── PASSAGE TO READ
# Faster Ltd Speeds Since Outages?



## nocoast (Oct 17, 2011)

I just did a speed test on an aosp rom with the new leankernel in downtown Chi and got like 33mbs....is this unusual? Normally I get 11 maybe 25, can't recall hitting 30s before...

Sent from my HTC ThunderBolt using Tapatalk


----------



## brajonrondo (Jul 23, 2011)

Hmm I pull 15-18 up and down before and after in Seattle. I haven't seen 33 since May before the Bionic and friends.


----------



## g00s3y (Jul 12, 2011)

nocoast said:


> I just did a speed test on an aosp rom with the new leankernel in downtown Chi and got like 33mbs....is this unusual? Normally I get 11 maybe 25, can't recall hitting 30s before...
> 
> Sent from my HTC ThunderBolt using Tapatalk


Not at all, but I have heard that a lot of people who are in Chicago, are getting the fastest speedtest results. Some guy on here got 67, another one got in the 50's. Chicago must have some super LTE









The fastest I ever got was launch day for the TB, in northern NJ I got 46.
────
── DATA BLOCK
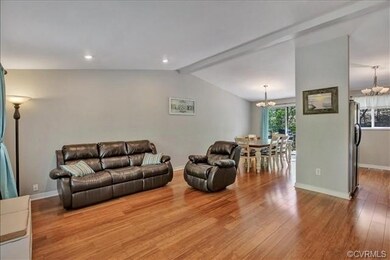 Open Living/Dining Area with Vaulted Ceiling and B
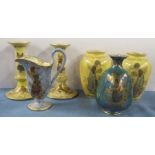 A pair of Crown devon candlesticks, together with a pair of vases, another vase and a jug, all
────
WORK INSTRUCTION A ▸
In the thread on LTE speeds above, how would you condense the paragraph beginning "Not at all, but I have heard" into a shorter version that keeps its main facts?
WORK INSTRUCTION B ▸
In the thread on LTE speeds above, where was the poster when they got 46 on the TB's launch day?

TASK RESULT A ▸
It's not unusual. Chicago users reportedly get the fastest speedtest results: one got 67 and another in the 50s, which suggests very strong LTE there.

TASK RESULT B ▸
In northern NJ.